The following table displays the validity and uniqueness scores after every 50 epochs for different initial random seeds.
epoch | validity mean | validity std | validity min | validity max | validity median | uniqueness mean | uniqueness std | uniqueness min | uniqueness max | uniqueness median |
---|---|---|---|---|---|---|---|---|---|---|
50 | 68.22 | 5.25 | 57.38 | 74.75 | 69.50 | 93.64 | 8.22 | 62.56 | 99.82 | 95.30 |
100 | 76.91 | 4.23 | 69.50 | 84.38 | 77.50 | 99.39 | 0.92 | 96.31 | 100.00 | 99.83 |
150 | 80.48 | 3.80 | 73.88 | 88.25 | 81.75 | 99.58 | 0.78 | 96.64 | 100.00 | 99.85 |
200 | 83.87 | 3.98 | 77.00 | 90.62 | 84.44 | 99.76 | 0.38 | 98.81 | 100.00 | 100.00 |
250 | 86.08 | 4.46 | 77.12 | 93.12 | 86.56 | 99.87 | 0.21 | 99.27 | 100.00 | 100.00 |
300 | 87.29 | 3.70 | 77.75 | 93.38 | 87.69 | 99.82 | 0.30 | 98.70 | 100.00 | 99.93 |
Our results were obtained by running the scripts/benchmark_training.sh
training script in the PyTorch 22.11 NGC container on NVIDIA A100 (8x A100 80GB) GPUs. Performance numbers (in molecules per second) were averaged over 190 iterations after 10 warm-up steps.

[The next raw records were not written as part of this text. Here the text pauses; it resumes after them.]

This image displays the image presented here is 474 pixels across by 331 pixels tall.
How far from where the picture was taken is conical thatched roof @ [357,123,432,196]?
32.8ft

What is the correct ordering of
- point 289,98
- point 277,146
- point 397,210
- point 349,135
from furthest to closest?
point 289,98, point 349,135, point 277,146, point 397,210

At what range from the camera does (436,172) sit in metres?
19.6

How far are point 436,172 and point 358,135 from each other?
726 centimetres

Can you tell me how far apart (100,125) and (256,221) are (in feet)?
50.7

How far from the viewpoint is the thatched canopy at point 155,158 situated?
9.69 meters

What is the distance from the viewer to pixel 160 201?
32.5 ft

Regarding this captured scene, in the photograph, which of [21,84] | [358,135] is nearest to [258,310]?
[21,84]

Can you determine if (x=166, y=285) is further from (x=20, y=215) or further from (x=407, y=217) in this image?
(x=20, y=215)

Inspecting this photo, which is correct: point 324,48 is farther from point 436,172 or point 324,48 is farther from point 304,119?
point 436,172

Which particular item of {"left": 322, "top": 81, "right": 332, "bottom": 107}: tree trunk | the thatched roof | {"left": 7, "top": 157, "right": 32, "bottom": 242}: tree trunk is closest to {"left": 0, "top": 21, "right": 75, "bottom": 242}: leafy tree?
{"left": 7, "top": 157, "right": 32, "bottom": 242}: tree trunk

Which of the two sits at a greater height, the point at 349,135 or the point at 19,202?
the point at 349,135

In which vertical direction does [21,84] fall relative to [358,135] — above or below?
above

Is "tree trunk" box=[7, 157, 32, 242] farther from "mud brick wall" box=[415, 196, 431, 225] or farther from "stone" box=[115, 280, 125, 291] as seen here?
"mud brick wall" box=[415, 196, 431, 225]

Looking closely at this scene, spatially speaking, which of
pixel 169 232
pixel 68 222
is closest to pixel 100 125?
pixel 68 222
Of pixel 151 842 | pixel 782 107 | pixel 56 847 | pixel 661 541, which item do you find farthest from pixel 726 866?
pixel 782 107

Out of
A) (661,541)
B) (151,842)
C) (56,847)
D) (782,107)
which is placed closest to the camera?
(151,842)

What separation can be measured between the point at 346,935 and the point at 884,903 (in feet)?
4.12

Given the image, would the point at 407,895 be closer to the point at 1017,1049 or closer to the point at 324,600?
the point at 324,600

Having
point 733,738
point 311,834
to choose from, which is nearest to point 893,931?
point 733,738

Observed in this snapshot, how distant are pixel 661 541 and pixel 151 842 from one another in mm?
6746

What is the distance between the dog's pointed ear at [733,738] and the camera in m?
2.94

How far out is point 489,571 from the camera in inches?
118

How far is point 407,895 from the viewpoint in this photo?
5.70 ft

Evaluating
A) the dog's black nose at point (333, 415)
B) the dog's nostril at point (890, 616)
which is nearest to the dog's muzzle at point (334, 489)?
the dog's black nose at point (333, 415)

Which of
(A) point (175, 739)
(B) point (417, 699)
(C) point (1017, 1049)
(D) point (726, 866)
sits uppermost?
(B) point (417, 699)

GPUs | Batch size / GPU | Throughput - TF32 | Throughput - mixed precision | Throughput speedup (TF32 - mixed precision) | Weak scaling - TF32 | Weak scaling - mixed precision |
---|---|---|---|---|---|---|
1 | 512 | 3499.35 | 4524.15 | 1.29 | ||
1 | 1024 | 3883.49 | 5392.78 | 1.39 | ||
1 | 2048 | 4291.29 | 6118.46 | 1.43 | ||
8 | 512 | 24108.04 | 29293.41 | 1.22 | 6.89 | 6.47 |
8 | 1024 | 28104.62 | 37365.05 | 1.33 | 7.24 | 6.93 |
8 | 2048 | 30927.04 | 42078.31 | 1.36 | 7.21 | 6.88 |
To achieve these same results, follow the steps in the Quick Start Guide.
Our results were obtained by running the scripts/benchmark_inference.sh
inferencing benchmarking script in the PyTorch 22.11 NGC container on the NVIDIA A100 (1x A100 80GB) GPU.
FP16
Batch size | Throughput Avg | Latency Avg | Latency 90% | Latency 95% | Latency 99% |
---|---|---|---|---|---|
512 | 12524.49 | 41 | 41 | 41 | 41 |
1024 | 13871.60 | 74 | 74 | 74 | 74 |
2048 | 14386.44 | 142 | 144 | 144 | 144 |
TF32
Batch size | Throughput Avg | Latency Avg | Latency 90% | Latency 95% | Latency 99% |
---|---|---|---|---|---|
512 | 9696.35 | 53 | 53 | 53 | 53 |
1024 | 10242.98 | 100 | 100 | 100 | 100 |
2048 | 11174.75 | 183 | 187 | 187 | 187 |
To achieve these same results, follow the steps in the Quick Start Guide.